**DOCUMENT PASSAGE:**
6/29/10

Summer Break!

We're on summer break this week, a welcome respite from class.  We were in the cold garde manger room for the past six weeks, for garde manger and for international, but when we get back we're starting off in Ventana, which is the fine dining restaurant on the school premises.  We'll do 6 weeks at Ventana, 3 in back of the house and 3 in front of house - so I'll get to see whether I can still wait tables worth a shit.

Ventana's schedule is bananas.  Class starts at 3:30, not the normal 5:30, and goes to 11pm.  I got special permission from my boss to leave my day job early in order to make it to school on time, provided I stay up on my work and put some hours in on Saturdays.  Kinda sucks but I had no other choice; I had already pursued tons of avenues at the school, talking with the head chef, the director of admissions, the VP of student affairs, I really tried to make this work without having to affect work, but it wasn't possible.  Some of my friends have strict jobs, like veterinary jobs and demanding office jobs, project management, I just hope they can make it work like I did.  I still feel like I'm about to enter a whole new circle of hell here, with 10 additional hours of school per week.

Ventana has a nice menu, and it'll be fun to be in a kitchen, rather than a lab.  Our labs have lacked time pressure and the urgency of a kitchen, as well as the teamwork and need to stay organized.  Messes have been okay in lab.  Poor communication has been okay in lab.  None of this will work in a restaurant setting, you must execute, communicate well, and be clean.  Some students will do just fine, but there's a few who just might shit themselves.  And Ventana isn't anywhere near as high pressure as other restaurants.

But all that's for next week.  What's amazing is that everything is working out.  Every obstacle has worked itself out with some faith, some creativity, and some elbow grease.  Staging, scheduling, externship, my real job, the kids, Ventana.  Everything has worked out.  To me that is proof positive that chasing a dream is worth it, and that it'll work itself out.  Having faith is an idea that has fallen out of vogue with my generation, but there's something to be said for optimism.

6/16/10

Morocco was a riot

Turkey and Morocco tonight, big bold flavors of lamb and honey, cumin and lemon, onion, bulghur, and fig.  We made lamb tagine and couscous, the tagine turned out so good, very rich with tender lamb.

**RAW RECORDS:**
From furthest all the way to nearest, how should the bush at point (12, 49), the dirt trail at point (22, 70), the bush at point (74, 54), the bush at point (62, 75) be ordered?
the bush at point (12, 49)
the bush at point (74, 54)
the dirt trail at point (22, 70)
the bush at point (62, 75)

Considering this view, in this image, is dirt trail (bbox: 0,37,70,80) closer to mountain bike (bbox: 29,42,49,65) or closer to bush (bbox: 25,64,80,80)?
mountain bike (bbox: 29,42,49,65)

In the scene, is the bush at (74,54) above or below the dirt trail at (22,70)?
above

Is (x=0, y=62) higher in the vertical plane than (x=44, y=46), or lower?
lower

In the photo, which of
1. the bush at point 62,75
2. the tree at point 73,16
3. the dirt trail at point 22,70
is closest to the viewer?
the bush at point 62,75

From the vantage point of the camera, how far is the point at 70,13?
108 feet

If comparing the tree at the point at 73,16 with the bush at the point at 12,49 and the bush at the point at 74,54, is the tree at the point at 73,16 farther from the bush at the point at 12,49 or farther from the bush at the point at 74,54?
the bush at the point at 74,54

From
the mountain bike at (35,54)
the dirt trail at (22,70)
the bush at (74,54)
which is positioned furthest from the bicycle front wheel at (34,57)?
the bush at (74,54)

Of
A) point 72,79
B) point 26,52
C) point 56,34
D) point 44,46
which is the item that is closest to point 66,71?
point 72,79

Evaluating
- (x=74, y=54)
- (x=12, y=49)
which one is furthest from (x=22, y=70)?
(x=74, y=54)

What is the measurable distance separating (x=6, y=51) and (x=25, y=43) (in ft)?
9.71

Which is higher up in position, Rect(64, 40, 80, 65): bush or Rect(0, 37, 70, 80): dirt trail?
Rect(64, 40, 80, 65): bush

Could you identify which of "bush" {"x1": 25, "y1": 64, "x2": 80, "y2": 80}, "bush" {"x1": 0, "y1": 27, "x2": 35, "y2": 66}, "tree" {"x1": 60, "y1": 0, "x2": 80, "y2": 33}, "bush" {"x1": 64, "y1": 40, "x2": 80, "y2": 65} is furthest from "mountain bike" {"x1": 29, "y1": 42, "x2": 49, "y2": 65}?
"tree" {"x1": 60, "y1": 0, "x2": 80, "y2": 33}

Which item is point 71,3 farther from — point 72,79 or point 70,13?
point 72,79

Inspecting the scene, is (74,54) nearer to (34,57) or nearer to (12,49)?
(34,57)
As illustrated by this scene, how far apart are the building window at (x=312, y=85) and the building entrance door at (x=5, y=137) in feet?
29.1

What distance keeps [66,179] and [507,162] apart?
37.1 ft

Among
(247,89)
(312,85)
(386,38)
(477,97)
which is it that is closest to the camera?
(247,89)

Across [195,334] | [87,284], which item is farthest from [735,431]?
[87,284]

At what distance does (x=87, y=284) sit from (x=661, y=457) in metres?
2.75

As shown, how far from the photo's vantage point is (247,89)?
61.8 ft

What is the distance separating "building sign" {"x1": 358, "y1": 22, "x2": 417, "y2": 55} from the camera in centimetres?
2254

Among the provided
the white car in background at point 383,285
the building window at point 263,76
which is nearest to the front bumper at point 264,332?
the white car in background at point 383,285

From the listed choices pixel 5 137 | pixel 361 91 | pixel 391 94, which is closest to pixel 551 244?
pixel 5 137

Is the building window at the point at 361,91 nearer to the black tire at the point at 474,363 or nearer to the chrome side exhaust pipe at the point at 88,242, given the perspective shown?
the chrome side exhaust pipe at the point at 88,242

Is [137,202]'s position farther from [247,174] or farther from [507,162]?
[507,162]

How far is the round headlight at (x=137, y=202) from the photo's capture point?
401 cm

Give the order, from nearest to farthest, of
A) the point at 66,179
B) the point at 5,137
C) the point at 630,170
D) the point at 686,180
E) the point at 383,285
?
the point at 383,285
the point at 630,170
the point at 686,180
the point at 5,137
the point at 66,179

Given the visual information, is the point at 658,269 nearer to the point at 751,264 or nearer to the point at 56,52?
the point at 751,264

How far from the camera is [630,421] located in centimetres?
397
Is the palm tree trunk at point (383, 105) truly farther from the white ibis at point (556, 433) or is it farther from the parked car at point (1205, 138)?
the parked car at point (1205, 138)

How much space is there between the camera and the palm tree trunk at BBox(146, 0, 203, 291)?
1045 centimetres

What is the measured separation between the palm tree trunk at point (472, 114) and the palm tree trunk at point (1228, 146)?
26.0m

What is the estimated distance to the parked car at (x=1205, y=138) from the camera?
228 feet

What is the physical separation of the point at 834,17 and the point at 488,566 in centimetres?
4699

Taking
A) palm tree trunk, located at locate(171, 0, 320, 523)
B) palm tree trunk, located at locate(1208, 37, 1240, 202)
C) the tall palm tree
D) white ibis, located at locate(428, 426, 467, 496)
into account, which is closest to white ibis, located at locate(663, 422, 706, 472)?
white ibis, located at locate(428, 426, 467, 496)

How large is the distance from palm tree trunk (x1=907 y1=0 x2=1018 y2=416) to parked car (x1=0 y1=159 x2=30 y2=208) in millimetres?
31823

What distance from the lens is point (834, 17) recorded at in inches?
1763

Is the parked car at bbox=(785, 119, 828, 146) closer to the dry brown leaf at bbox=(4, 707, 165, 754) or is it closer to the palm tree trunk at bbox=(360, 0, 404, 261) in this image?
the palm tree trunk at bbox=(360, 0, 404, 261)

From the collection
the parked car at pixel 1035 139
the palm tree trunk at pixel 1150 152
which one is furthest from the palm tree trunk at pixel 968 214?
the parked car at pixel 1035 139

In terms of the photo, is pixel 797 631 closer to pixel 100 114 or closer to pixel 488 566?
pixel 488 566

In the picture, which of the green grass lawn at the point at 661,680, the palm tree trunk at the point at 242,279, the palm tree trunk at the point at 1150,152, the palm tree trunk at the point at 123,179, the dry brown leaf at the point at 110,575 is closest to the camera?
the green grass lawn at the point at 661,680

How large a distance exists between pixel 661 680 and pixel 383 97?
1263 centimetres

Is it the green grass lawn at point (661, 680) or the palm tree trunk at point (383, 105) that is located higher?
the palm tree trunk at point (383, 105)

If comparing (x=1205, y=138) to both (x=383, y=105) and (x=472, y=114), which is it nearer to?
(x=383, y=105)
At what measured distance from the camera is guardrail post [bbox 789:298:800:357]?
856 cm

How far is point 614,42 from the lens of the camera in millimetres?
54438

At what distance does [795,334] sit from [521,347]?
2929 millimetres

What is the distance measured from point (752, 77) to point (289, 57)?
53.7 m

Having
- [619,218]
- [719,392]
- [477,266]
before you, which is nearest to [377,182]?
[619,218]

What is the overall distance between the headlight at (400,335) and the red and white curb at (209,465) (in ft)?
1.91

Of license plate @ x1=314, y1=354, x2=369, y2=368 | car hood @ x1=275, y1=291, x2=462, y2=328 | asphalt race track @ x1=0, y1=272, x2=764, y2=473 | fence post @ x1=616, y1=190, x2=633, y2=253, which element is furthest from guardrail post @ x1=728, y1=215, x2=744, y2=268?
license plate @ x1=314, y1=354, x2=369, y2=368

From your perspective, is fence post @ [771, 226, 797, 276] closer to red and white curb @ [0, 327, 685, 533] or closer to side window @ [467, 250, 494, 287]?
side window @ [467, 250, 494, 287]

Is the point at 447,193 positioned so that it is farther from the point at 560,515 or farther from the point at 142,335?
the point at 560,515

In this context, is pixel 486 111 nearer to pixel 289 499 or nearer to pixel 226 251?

**LIST OF TASKS:**
**A.** Return a passage of the culinary school blog word for word, beginning at the words "Ventana has a" and stopping after "as other restaurants.".
**B.** Resume the culinary school blog, picking up right after its last sentence.

**PER-TASK ANSWERS:**
**A.**
Ventana has a nice menu, and it'll be fun to be in a kitchen, rather than a lab.  Our labs have lacked time pressure and the urgency of a kitchen, as well as the teamwork and need to stay organized.  Messes have been okay in lab.  Poor communication has been okay in lab.  None of this will work in a restaurant setting, you must execute, communicate well, and be clean.  Some students will do just fine, but there's a few who just might shit themselves.  And Ventana isn't anywhere near as high pressure as other restaurants.

**B.**
Another group had kebabs of lamb, onion, and peppers.  As they cut the lamb, a pile of fat trimmings grew, which we'd normally throw away.  Tonight though, my friend L decided to skewer the fatty trimmings, grill it along with the kebabs, and eat it for himself.  He grills this fat on a stick, for some fucked up reason devours this fat on a stick, and thinks nothing of it, end of scene.

Later, we eat, and chef makes a strong Turkish coffee for us (I had four of them), and the food is one of the best we've had since day one of International.  All groups nailed their dishes tonight, and we tore up the food.

We're finished, and we're cleaning, and normally L is in the dish pit with me but today he's gone.  Then he shows up holding his stomach, and in his Filipino broken English goes "I needed some help, buddy.  I threw up my food."  He puked in the bathroom because he ate too much.  Tells me all about how the meat in his puke was in cubed chunks.  We all lost our minds laughing at him.  This class is overflowing with inside jokes and shit talk, and now we've got another classic.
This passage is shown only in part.